Malaita Island

Dawnbreaker
Lars Alfredson
Thu 6 Aug 2015 10:00
pos 8:51.08S 160:44.05E
Tuesday 3rd of August
 

2015-08-03 Malalita   Dawn saw us off Auki, lining up with red lead-in lights that directed shipping through the reef. Just to be sure we hung off for half an hour until the sun was high enough to see the reef and get our bearings.

Motoring into the bay we anchored near the lead-in lights off a large modern dock before launching the dinghy and heading to town. Where we landed the bottom is covered in plastic bags and garbage, yuk, but manage to step directly off the dinghy onto shore.

On the walk into town we pass a lot of small wooden stalls selling beetle nuts to the sound of heavy beat music coming from a pickup parked nearby, before joining the main road. The road in fact would make an ideal tank testing ground with pot holes capable of swallowing a medium sized bus.

Doing a recce around the town we find the Bank and an ATM that willingly spits out cash, a Bakery where the bread will be ready in another hour, and Bottle Shop that has Gin and Wine as well our favourite cheese.

So it’s off to the market, in fact there is another fenced area full of stalls all selling beetle nuts before we enter large concrete covered market (Donated by the Japanese) selling Kumaras (sweet potatoes), bananas, mangoes, more onions as well as aubergines. No lemons or limes but we have lime cordial for our Gin.

Back for the bread, but if we want it sliced we’ll have to wait another half hour while it cools, so next to the Bottle Shop. The spirit prices are incredible, £50 for gin and rum so we ration ourselves to two bottles. Wine is £13 a bottle and we clean them out of the decent stuff as they only have 12 bottle.

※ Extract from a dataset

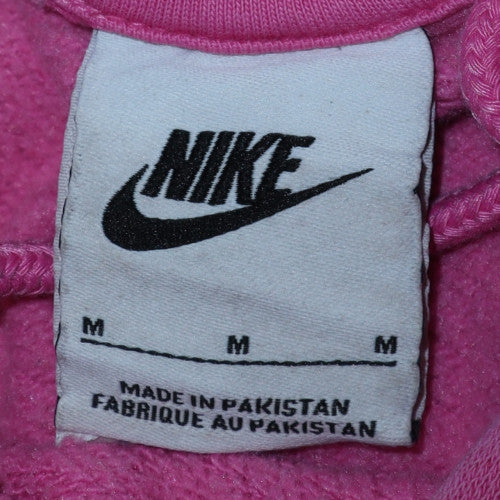 Nike Women Pink Pullover Hoodie Medium Hooded Sweatshirt - Image 5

 A case of tonic (Schweppes, made in Indonesia) and some cheese completes our purchase. Meantime Shan had gone back to the Bakery and picked up our bread and some butter

Returning, the tide has receded and we manage to find a sandy patch of bottom free of the filth to wade out and launch the dinghy into deeper water.

Returning we set off down the Langalanga Lagoon, a long strip of water contained by a large reef on one side and the mainland on the other, interspersed with islands and reefs forming a central channel.

It’s reasonably well marked for the first couple of miles, but disconcertingly the chart goes blank and everything is blank for the next few miles, only resuming at the far end of the channel. As we motor cautiously down we discover it is quite well marked so are able to progress relatively easily.

About three quarters of the way down, the mangroves have now populated and taken over the reef. At about one o’clock we pull in alongside them and anchor in their shelter. Lunch and fall into our bunks exhausted, to recover from our long battle with the ocean, third world shopping and a sleepless night.

When I finally wake and having got my brain in gear, I start Blogging. Reaching for my net book which runs my navigating programme which is parallel with Lars’s, I go to check on the correct names of the places we have visited and cannot find it.

Soon we’re all searching for it. Impossible it’s nowhere to be found, so we call halt hoping it will magically reappear later.

Soon the dugouts start arriving. First two very giggly girls and as word spread whole families, with kids as small as two sitting in bows like little naked Buddahs completely confident in their craft but reduced to tears at the sight of these strange white people.

As school finishes we have the usual run of visitors and one them advises us that the approaching canoe contains a teacher from the junior school nearby. I’m below showing Colin, a very studious young man, around the yacht when I get a call to come on deck.

William, the teacher has asked Lars if we are missing anything, to which we confirm in the positive. Apparently he and his friend Francis are aware someone has been on board and stolen something, “Leave it with me,” says Francis. Encouraged we agree to meet him tomorrow as he assures us it should be resolved.

We are very shocked and disappointed, probably as much as they are that such a slur should be put on the village. But at least my sanity is no longer called into question and we hope for the best.

By around 6 pm we must have “Lolipoped” every child in the village when one last family canoe arrives with Prudence and her daughter. She has the most beautiful shell necklaces she wishes to sell and after some hard bargaining $50 and a bag of rice are exchanged for a couple of pieces.

Shan thinks I bargain to hard and smitten with conscience rushes up with a top for her making both of them feel better I guess!

Others are not so grateful.  A young muscular, tattooed youth asks if we have a football. Surprise, surprise! Lars goes rooting and appears with a shiny new ball, but this was sneered at as being too light for football. Take it or leave is the deal, in fact you can give us one of those shells you wanted to trade for it. Deal done.

Finally all are sent home and we settle down to “Happy Hour” with our gin, dinner and a read, exhausted after all that entertaining.